Start

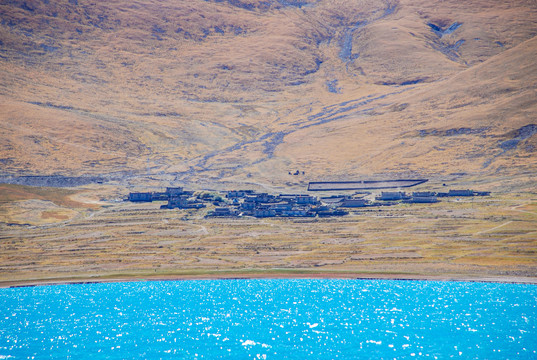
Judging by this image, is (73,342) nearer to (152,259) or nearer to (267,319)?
(267,319)

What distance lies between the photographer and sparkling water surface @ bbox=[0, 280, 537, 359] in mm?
47219

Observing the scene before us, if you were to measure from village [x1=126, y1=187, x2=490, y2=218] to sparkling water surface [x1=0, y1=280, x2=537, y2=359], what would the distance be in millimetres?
45438

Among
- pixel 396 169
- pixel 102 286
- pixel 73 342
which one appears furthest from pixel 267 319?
pixel 396 169

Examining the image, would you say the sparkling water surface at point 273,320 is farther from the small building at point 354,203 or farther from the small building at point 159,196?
the small building at point 159,196

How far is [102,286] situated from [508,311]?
54046mm

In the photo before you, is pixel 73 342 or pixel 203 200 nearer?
pixel 73 342

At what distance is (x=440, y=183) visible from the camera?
150 m

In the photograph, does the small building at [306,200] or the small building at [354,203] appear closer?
the small building at [354,203]

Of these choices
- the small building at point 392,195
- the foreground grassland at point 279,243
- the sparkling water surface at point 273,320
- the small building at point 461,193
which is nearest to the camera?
the sparkling water surface at point 273,320

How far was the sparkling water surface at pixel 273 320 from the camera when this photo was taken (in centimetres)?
4722

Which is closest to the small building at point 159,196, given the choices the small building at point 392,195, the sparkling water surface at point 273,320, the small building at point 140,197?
the small building at point 140,197

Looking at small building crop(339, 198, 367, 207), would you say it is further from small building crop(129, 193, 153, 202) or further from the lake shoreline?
small building crop(129, 193, 153, 202)

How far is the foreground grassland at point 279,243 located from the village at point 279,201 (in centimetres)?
448

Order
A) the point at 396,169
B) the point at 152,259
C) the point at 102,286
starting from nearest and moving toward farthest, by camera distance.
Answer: the point at 102,286
the point at 152,259
the point at 396,169
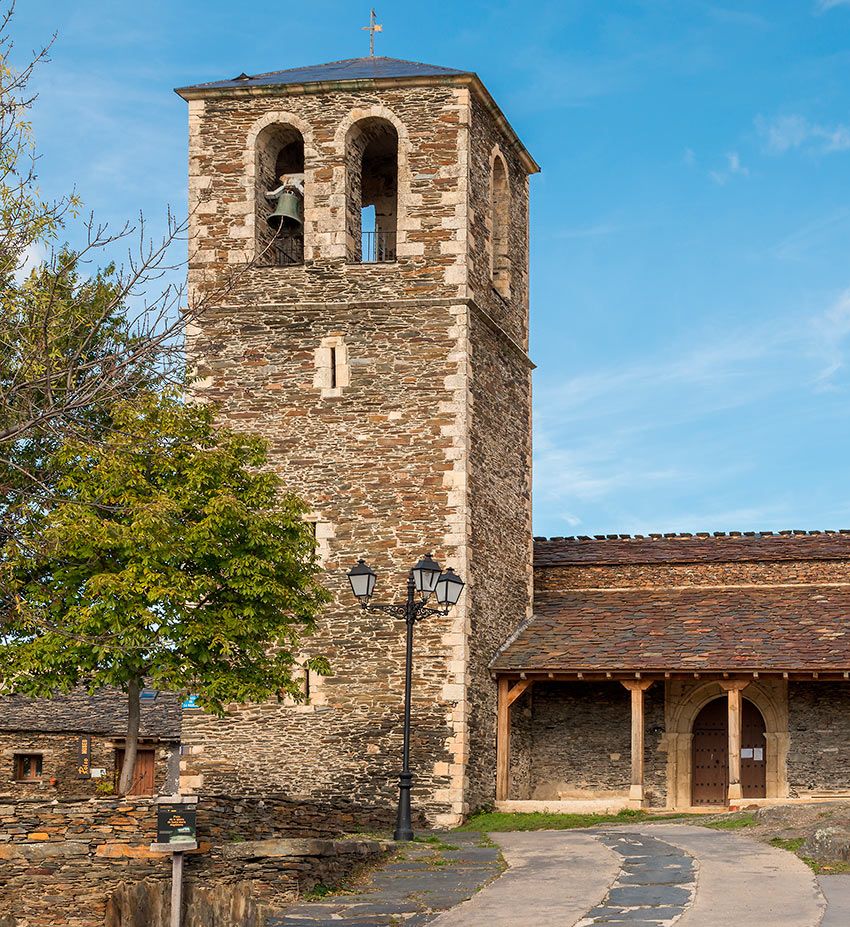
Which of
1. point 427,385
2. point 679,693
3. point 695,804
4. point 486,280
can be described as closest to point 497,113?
point 486,280

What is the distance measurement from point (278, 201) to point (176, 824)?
564 inches

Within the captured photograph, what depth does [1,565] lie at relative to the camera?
1870 cm

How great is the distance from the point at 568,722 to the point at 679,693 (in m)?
1.94

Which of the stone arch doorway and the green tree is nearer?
the green tree

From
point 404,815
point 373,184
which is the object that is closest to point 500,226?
point 373,184

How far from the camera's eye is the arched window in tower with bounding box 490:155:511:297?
28641 millimetres

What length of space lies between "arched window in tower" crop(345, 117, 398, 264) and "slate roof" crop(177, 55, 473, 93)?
0.86 m

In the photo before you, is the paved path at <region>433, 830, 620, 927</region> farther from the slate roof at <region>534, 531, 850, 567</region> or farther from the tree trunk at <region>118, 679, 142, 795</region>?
the slate roof at <region>534, 531, 850, 567</region>

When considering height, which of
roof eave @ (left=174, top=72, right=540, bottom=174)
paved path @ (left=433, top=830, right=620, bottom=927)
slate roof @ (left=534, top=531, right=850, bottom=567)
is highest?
roof eave @ (left=174, top=72, right=540, bottom=174)

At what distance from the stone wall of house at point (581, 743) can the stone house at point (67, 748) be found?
410 inches

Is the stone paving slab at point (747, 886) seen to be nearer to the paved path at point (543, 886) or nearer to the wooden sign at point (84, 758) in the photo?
the paved path at point (543, 886)

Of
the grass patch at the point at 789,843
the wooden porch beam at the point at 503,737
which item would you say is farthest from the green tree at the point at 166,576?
the grass patch at the point at 789,843

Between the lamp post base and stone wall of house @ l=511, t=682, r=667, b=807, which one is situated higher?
stone wall of house @ l=511, t=682, r=667, b=807

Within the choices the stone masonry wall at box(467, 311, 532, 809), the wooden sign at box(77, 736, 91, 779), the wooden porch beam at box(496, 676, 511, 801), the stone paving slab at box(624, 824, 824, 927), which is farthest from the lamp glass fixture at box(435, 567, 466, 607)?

End

(Exercise requirements):
Change every "photographer" in the rows above to "camera operator" and reproduce them with nothing else altered. Leave the pictures out.

(The output):
Judging by this image, is (73,342) nearer to (152,259) or nearer to (267,319)?
(267,319)

What distance lies between the camera operator and sparkling water surface @ bbox=[0, 280, 537, 359] in mm?
47219

Observing the scene before us, if you were to measure from village [x1=126, y1=187, x2=490, y2=218] to sparkling water surface [x1=0, y1=280, x2=537, y2=359], what would the distance be in millimetres?
45438

Among
- pixel 396 169
- pixel 102 286
- pixel 73 342
which one appears furthest from pixel 267 319?
pixel 396 169

Examining the image, would you say the sparkling water surface at point 273,320 is farther from the small building at point 354,203 or farther from the small building at point 159,196?
the small building at point 159,196

How far is [102,286] situated from [508,311]?
54046mm

In the photo before you, is pixel 73 342 or pixel 203 200 nearer?
pixel 73 342

At what distance is (x=440, y=183) visible from the camera?
150 m

In the photograph, does the small building at [306,200] or the small building at [354,203] appear closer?
the small building at [354,203]

Of these choices
- the small building at point 392,195
- the foreground grassland at point 279,243
- the sparkling water surface at point 273,320
- the small building at point 461,193
which is nearest to the camera?
the sparkling water surface at point 273,320

How far was the sparkling water surface at pixel 273 320 from the camera when this photo was taken (in centimetres)?
4722

Which is closest to the small building at point 159,196, given the choices the small building at point 392,195, the sparkling water surface at point 273,320, the small building at point 140,197?
the small building at point 140,197

Looking at small building crop(339, 198, 367, 207), would you say it is further from small building crop(129, 193, 153, 202) or further from the lake shoreline?
small building crop(129, 193, 153, 202)

How far is the foreground grassland at point 279,243 located from the village at point 279,201 (in centimetres)?
448

Order
A) the point at 396,169
B) the point at 152,259
C) the point at 102,286
starting from nearest and moving toward farthest, by camera distance.
Answer: the point at 102,286
the point at 152,259
the point at 396,169
Which of
1. point 427,385
2. point 679,693
3. point 695,804
4. point 486,280
can be described as closest to point 497,113?
point 486,280

What is the distance measurement from point (278, 201) to point (176, 824)?
564 inches

Within the captured photograph, what depth does [1,565] lie at relative to the camera?
1870 cm

How great is the distance from the point at 568,722 to the point at 679,693 (in m)?
1.94

Which of the stone arch doorway and the green tree is nearer?
the green tree

From
point 404,815
point 373,184
which is the object that is closest to point 500,226?
point 373,184

How far from the camera's eye is the arched window in tower with bounding box 490:155:511:297?
28641 millimetres

What length of space lies between "arched window in tower" crop(345, 117, 398, 264) and "slate roof" crop(177, 55, 473, 93)?
0.86 m

In the photo before you, is the paved path at <region>433, 830, 620, 927</region> farther from the slate roof at <region>534, 531, 850, 567</region> or farther from the tree trunk at <region>118, 679, 142, 795</region>?
the slate roof at <region>534, 531, 850, 567</region>

When considering height, which of
roof eave @ (left=174, top=72, right=540, bottom=174)
paved path @ (left=433, top=830, right=620, bottom=927)
slate roof @ (left=534, top=531, right=850, bottom=567)
is highest?
roof eave @ (left=174, top=72, right=540, bottom=174)

At what distance from the stone wall of house at point (581, 743) can the stone house at point (67, 748) be found?
410 inches

Is the stone paving slab at point (747, 886) seen to be nearer to the paved path at point (543, 886) or nearer to the wooden sign at point (84, 758) in the photo?
the paved path at point (543, 886)

Of
the grass patch at the point at 789,843
the wooden porch beam at the point at 503,737
which item would you say is farthest from the green tree at the point at 166,576?
the grass patch at the point at 789,843

Between the lamp post base and stone wall of house @ l=511, t=682, r=667, b=807, which one is situated higher?
stone wall of house @ l=511, t=682, r=667, b=807

Within the choices the stone masonry wall at box(467, 311, 532, 809), the wooden sign at box(77, 736, 91, 779), the wooden porch beam at box(496, 676, 511, 801), the stone paving slab at box(624, 824, 824, 927), which is farthest from the lamp glass fixture at box(435, 567, 466, 607)?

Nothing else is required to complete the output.